■ **Exercise data**:
----

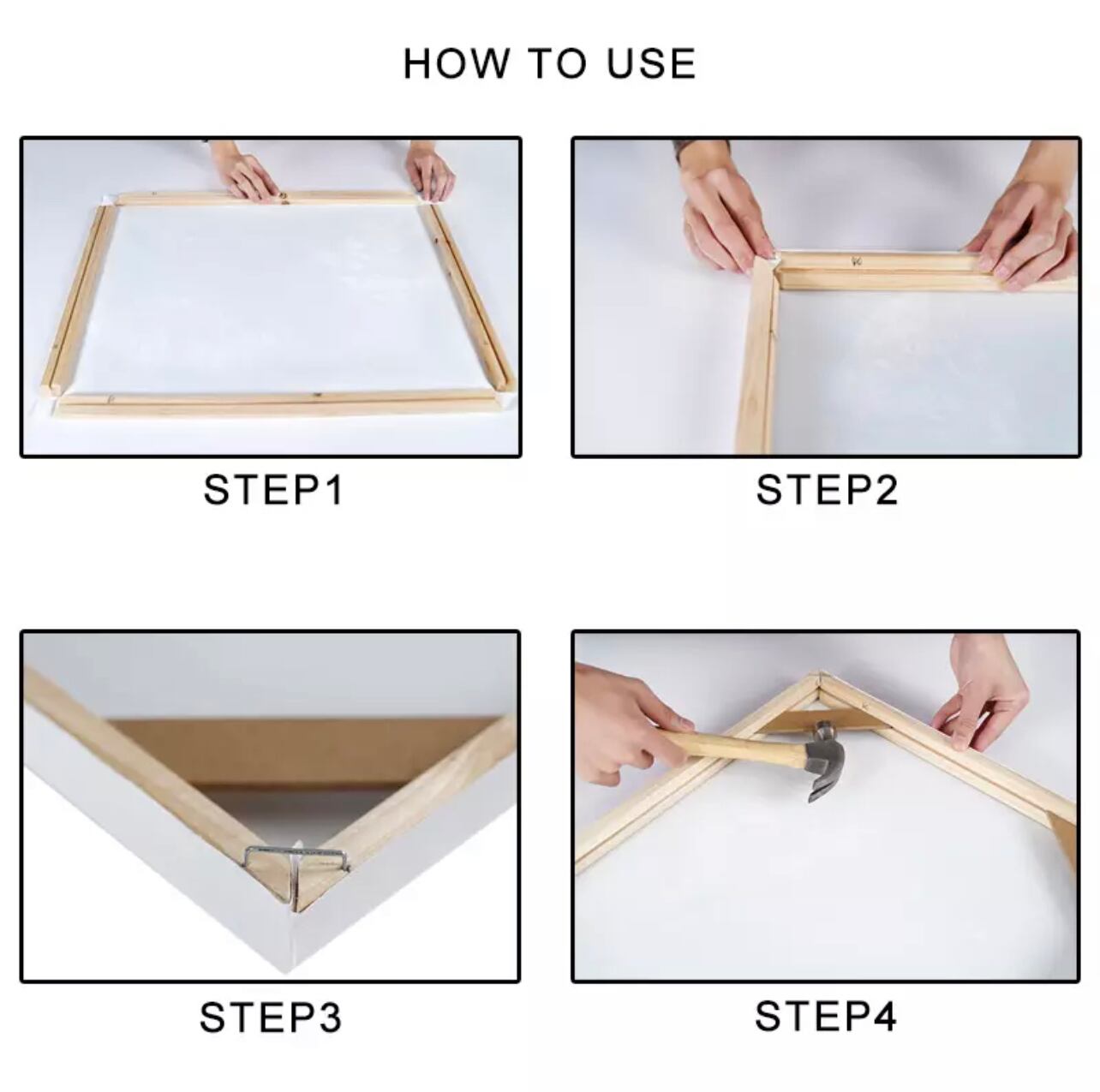 HOW TO USE

STEP1

STEP2

STEP3

STEP4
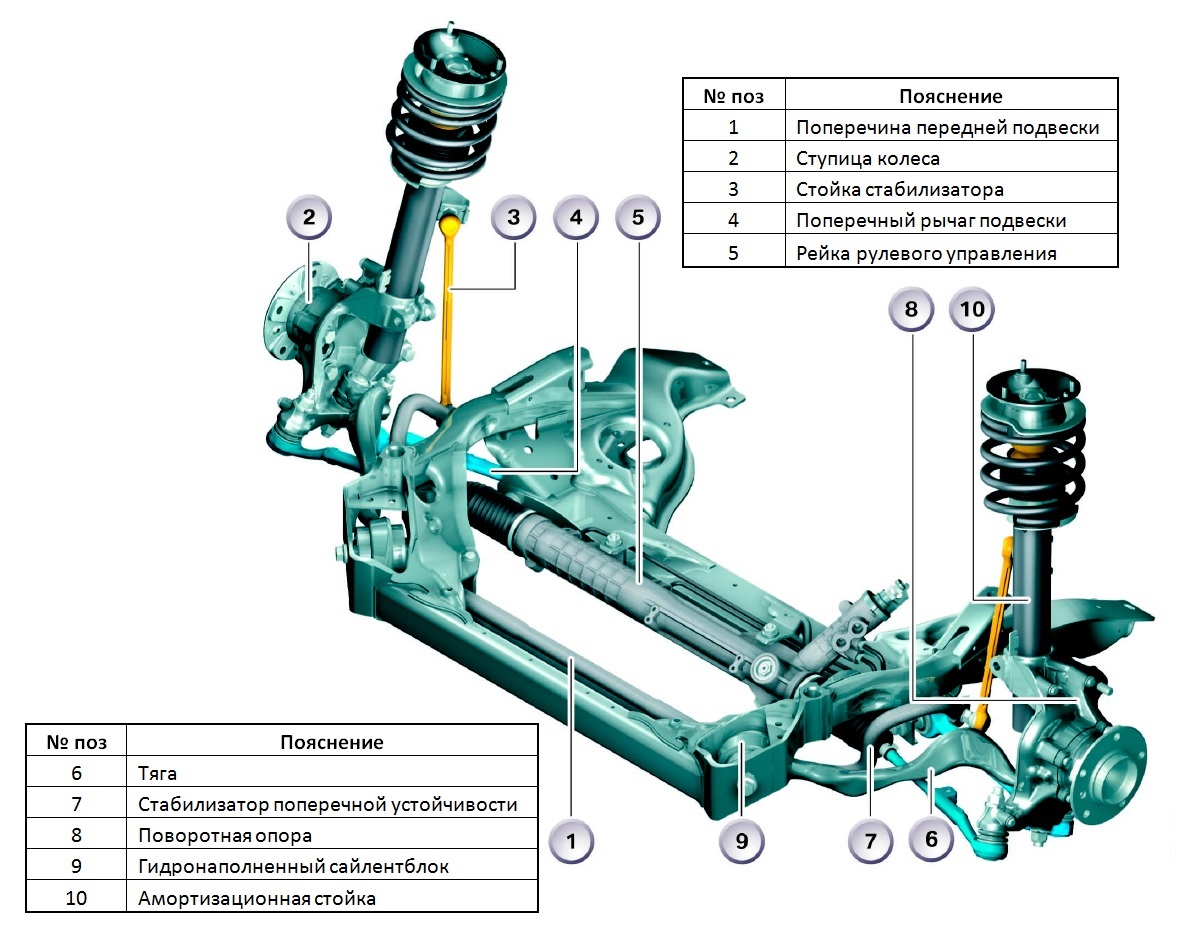 | № поз | Пояснение |
|---|---|
| 1 | Поперечина передней подвески |
| 2 | Ступица колеса |
| 3 | Стойка стабилизатора |
| 4 | Поперечный рычаг подвески |
| 5 | Рейка рулевого управления |

2 3 4 5 8 10

| № поз | Пояснение |
|---|---|
| 6 | Тяга |
| 7 | Стабилизатор поперечной устойчивости |
| 8 | Поворотная опора |
| 9 | Гидронаполненный сайлентблок |
| 10 | Амортизационная стойка |

1 9 7 6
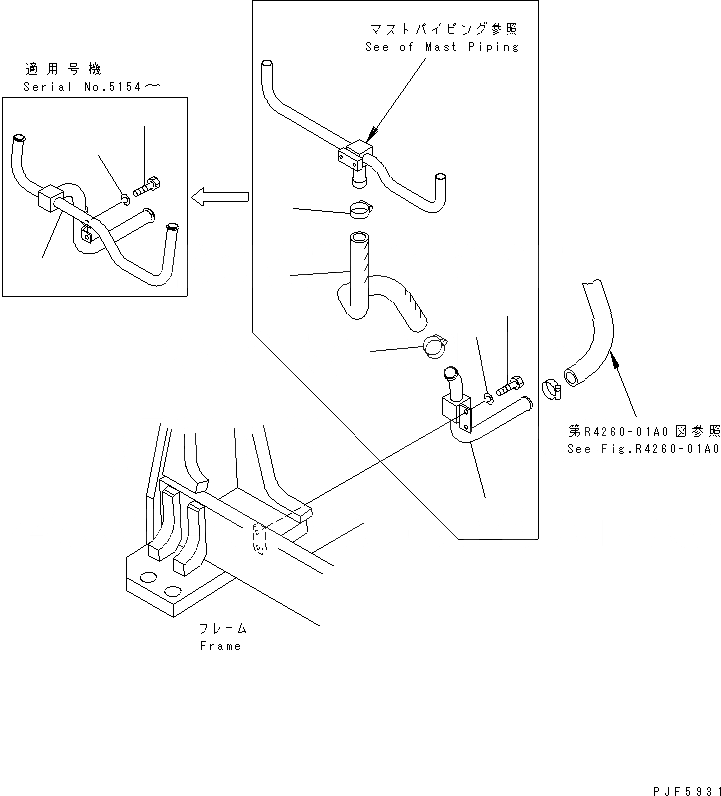 適用号機
Serial No.5154～

マストパイピング参照
See of Mast Piping

第R4260-01A0図参照
See Fig.R4260-01A0

フレーム
Frame

PJF5931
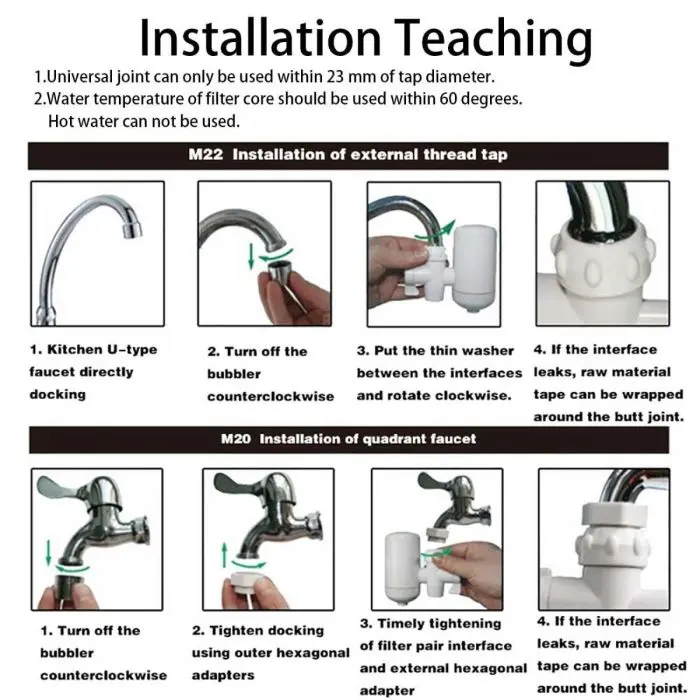 Installation Teaching

1.Universal joint can only be used within 23 mm of tap diameter.
2.Water temperature of filter core should be used within 60 degrees. Hot water can not be used.

M22 Installation of external thread tap

1. Kitchen U-type faucet directly docking

2. Turn off the bubbler counterclockwise

3. Put the thin washer between the interfaces and rotate clockwise.

4. If the interface leaks, raw material tape can be wrapped around the butt joint.

M20 Installation of quadrant faucet

1. Turn off the bubbler counterclockwise

2. Tighten docking using outer hexagonal adapters

3. Timely tightening of filter pair interface and external hexagonal adapter

4. If the interface leaks, raw material tape can be wrapped around the butt joint.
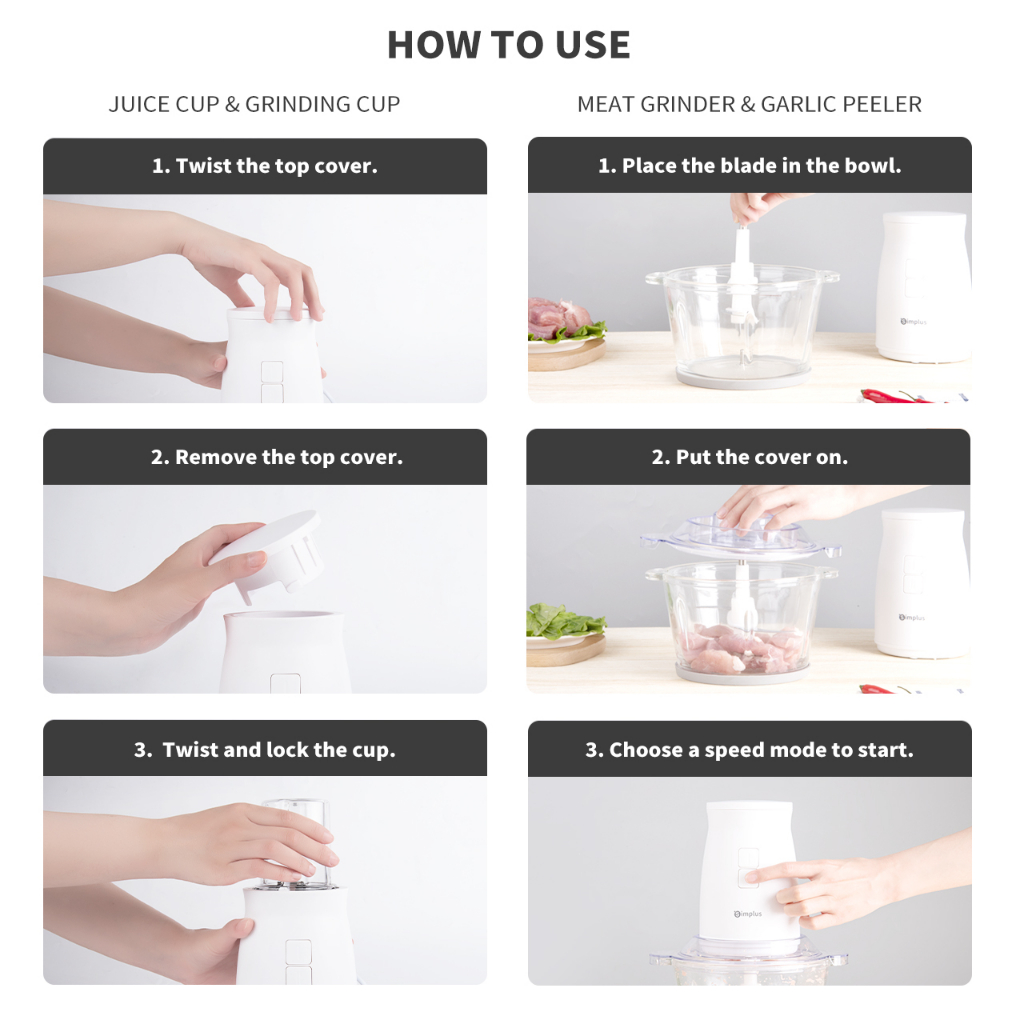 HOW TO USE

JUICE CUP & GRINDING CUP

1. Twist the top cover.

2. Remove the top cover.

3. Twist and lock the cup.

MEAT GRINDER & GARLIC PEELER

1. Place the blade in the bowl.

Simplus

2. Put the cover on.

Simplus

3. Choose a speed mode to start.

Simplus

----

■ **Work instruction**:
Repeat everything in the records above exactly; pictures are not part of the copy.

■ **Solution to the problem**:
 HOW TO USE

STEP1

STEP2

STEP3

STEP4
 | № поз | Пояснение |
|---|---|
| 1 | Поперечина передней подвески |
| 2 | Ступица колеса |
| 3 | Стойка стабилизатора |
| 4 | Поперечный рычаг подвески |
| 5 | Рейка рулевого управления |

2 3 4 5 8 10

| № поз | Пояснение |
|---|---|
| 6 | Тяга |
| 7 | Стабилизатор поперечной устойчивости |
| 8 | Поворотная опора |
| 9 | Гидронаполненный сайлентблок |
| 10 | Амортизационная стойка |

1 9 7 6
 適用号機
Serial No.5154～

マストパイピング参照
See of Mast Piping

第R4260-01A0図参照
See Fig.R4260-01A0

フレーム
Frame

PJF5931
 Installation Teaching

1.Universal joint can only be used within 23 mm of tap diameter.
2.Water temperature of filter core should be used within 60 degrees. Hot water can not be used.

M22 Installation of external thread tap

1. Kitchen U-type faucet directly docking

2. Turn off the bubbler counterclockwise

3. Put the thin washer between the interfaces and rotate clockwise.

4. If the interface leaks, raw material tape can be wrapped around the butt joint.

M20 Installation of quadrant faucet

1. Turn off the bubbler counterclockwise

2. Tighten docking using outer hexagonal adapters

3. Timely tightening of filter pair interface and external hexagonal adapter

4. If the interface leaks, raw material tape can be wrapped around the butt joint.
 HOW TO USE

JUICE CUP & GRINDING CUP

1. Twist the top cover.

2. Remove the top cover.

3. Twist and lock the cup.

MEAT GRINDER & GARLIC PEELER

1. Place the blade in the bowl.

Simplus

2. Put the cover on.

Simplus

3. Choose a speed mode to start.

Simplus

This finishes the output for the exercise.